Not trying to Quisling-out PG here, just hoping to respond to Mr. Olson....

-----Original Message-----
From: pgsql-performance-owner(at)postgresql(dot)org [mailto:pgsql-performance-owner(at)postgresql(dot)org] On Behalf Of Tom Lane
Sent: Tuesday, May 10, 2005 2:54 PM
To: Greg Stark
Cc: molson(at)oceanconsulting(dot)com; pgsql-performance(at)postgresql(dot)org
Subject: Re: [PERFORM] Prefetch

Greg Stark <gsstark(at)mit(dot)edu> writes:
> Actually forcing things to use indexes is the wrong direction to go if
> you're trying to process lots of data and want to stream it off disk
> as rapidly as possible. I would think about whether you can structure
> your data such that you can use sequential scans.

Agreed.

> In your application that might be hard. It sounds like you would need
> more or less one table per stock ticker which would really be hard to
> manage.

Actually, in a previous lifetime I used to do pretty much the same stuff Matt is working on. The reason I suggested parallelizing is that what you want is usually not so much the 200day moving average of FOO, as the 200day moving averages of a whole bunch of things. If your input table contains time-ordered data for all those things, then a seqscan works out pretty well.

> One thing you might look into is using the CLUSTER command. But
> postgres doesn't maintain the cluster ordering so it would require
> periodically rerunning it.

If the desired sort order is time-based, it falls out pretty much for free in this application, because historical data doesn't change -- you are only interested in appending at the right.
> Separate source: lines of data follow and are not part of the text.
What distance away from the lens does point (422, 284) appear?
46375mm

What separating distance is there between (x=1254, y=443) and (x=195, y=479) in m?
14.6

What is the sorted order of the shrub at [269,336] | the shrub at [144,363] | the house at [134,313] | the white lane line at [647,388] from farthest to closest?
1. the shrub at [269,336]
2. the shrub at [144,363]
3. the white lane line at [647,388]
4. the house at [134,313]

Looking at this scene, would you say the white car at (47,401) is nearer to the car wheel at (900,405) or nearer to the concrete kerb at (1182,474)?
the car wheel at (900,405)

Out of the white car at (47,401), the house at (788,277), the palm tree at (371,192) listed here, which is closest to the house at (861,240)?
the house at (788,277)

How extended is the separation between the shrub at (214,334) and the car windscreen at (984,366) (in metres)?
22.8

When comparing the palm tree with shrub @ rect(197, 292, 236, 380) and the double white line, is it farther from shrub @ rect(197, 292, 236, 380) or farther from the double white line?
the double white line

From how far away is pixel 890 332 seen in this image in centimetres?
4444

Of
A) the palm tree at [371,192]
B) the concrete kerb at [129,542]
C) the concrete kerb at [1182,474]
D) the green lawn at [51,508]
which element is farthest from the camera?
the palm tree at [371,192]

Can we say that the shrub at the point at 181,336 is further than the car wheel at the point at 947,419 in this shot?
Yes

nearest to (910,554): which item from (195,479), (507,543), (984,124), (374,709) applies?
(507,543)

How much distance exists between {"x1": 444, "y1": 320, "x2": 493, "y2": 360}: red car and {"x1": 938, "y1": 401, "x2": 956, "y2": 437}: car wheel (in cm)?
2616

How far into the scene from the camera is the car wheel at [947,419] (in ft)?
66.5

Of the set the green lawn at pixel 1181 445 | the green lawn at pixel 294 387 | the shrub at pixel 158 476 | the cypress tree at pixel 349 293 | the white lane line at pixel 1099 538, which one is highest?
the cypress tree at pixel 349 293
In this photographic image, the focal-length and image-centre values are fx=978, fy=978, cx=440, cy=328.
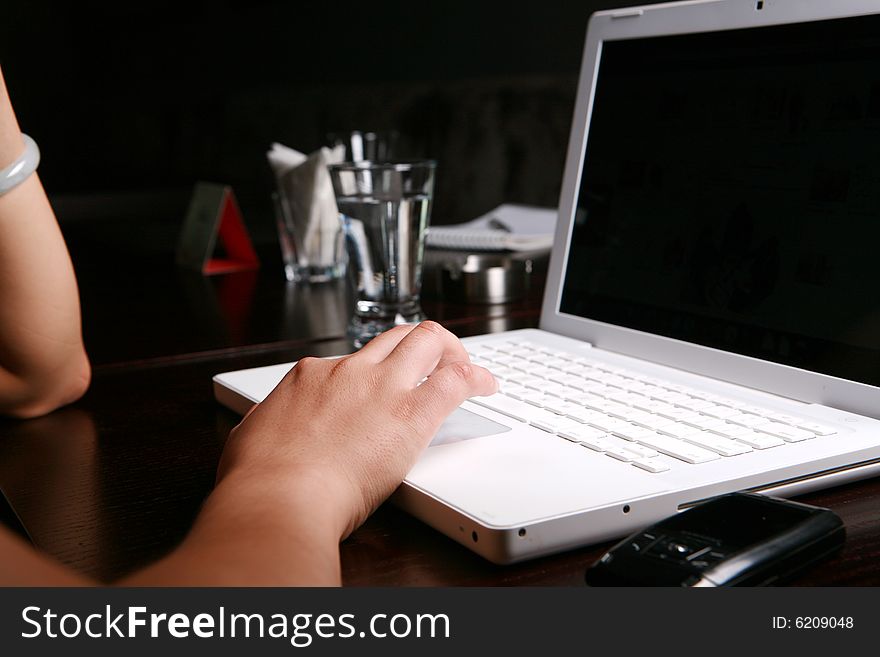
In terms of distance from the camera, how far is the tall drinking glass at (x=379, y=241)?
1.23m

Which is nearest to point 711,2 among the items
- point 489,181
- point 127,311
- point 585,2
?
point 127,311

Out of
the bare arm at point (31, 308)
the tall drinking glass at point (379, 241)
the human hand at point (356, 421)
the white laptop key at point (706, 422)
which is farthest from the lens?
the tall drinking glass at point (379, 241)

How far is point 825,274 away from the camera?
0.78 m

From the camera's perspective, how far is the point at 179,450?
0.81 metres

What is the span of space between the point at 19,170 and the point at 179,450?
0.35m

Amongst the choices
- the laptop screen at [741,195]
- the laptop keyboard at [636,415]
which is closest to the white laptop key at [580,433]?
the laptop keyboard at [636,415]

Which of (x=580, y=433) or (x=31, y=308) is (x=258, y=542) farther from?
(x=31, y=308)

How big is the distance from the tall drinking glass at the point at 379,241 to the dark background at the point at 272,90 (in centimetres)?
129

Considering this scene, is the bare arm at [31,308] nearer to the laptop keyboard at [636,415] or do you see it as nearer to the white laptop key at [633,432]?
the laptop keyboard at [636,415]

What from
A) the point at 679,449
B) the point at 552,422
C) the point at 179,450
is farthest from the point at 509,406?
the point at 179,450

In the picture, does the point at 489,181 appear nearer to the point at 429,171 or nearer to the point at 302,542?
the point at 429,171

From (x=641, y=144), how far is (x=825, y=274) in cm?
26

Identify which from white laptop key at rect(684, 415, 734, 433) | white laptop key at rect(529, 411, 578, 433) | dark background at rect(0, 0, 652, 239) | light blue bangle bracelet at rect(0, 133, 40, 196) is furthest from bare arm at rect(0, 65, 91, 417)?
dark background at rect(0, 0, 652, 239)

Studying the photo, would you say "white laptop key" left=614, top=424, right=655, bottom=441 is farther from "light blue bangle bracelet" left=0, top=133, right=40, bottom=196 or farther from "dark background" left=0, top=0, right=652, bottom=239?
"dark background" left=0, top=0, right=652, bottom=239
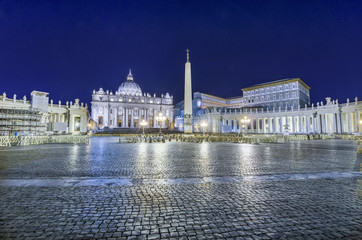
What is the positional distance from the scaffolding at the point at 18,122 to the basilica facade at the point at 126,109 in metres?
65.0

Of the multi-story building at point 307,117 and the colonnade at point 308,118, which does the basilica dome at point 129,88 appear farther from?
the colonnade at point 308,118

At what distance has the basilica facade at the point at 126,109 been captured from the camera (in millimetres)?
97375

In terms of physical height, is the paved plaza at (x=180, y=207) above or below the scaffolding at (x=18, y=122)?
below

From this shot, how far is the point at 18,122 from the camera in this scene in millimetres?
26094

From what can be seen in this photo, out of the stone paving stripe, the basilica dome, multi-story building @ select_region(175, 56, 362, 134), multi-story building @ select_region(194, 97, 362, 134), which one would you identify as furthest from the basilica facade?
the stone paving stripe

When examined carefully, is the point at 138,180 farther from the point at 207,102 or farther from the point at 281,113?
the point at 207,102

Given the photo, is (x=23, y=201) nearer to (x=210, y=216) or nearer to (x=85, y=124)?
(x=210, y=216)

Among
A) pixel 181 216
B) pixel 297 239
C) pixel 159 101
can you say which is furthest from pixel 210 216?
pixel 159 101

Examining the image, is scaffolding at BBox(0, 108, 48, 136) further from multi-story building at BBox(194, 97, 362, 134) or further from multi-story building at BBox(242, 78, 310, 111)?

In said previous lifetime, we used Postgres for tracking our actual transactions, but we built a custom file format for storing the individual tick data. That's not stuff you need transactional semantics for; the historical data is what it is. Besides, you need to compress it as much as you can because there's always too much of it. Machines are faster and disk space cheaper than they were at the time, but I'd still question the wisdom of using a Postgres row for each daily bar, let alone finer-grain data.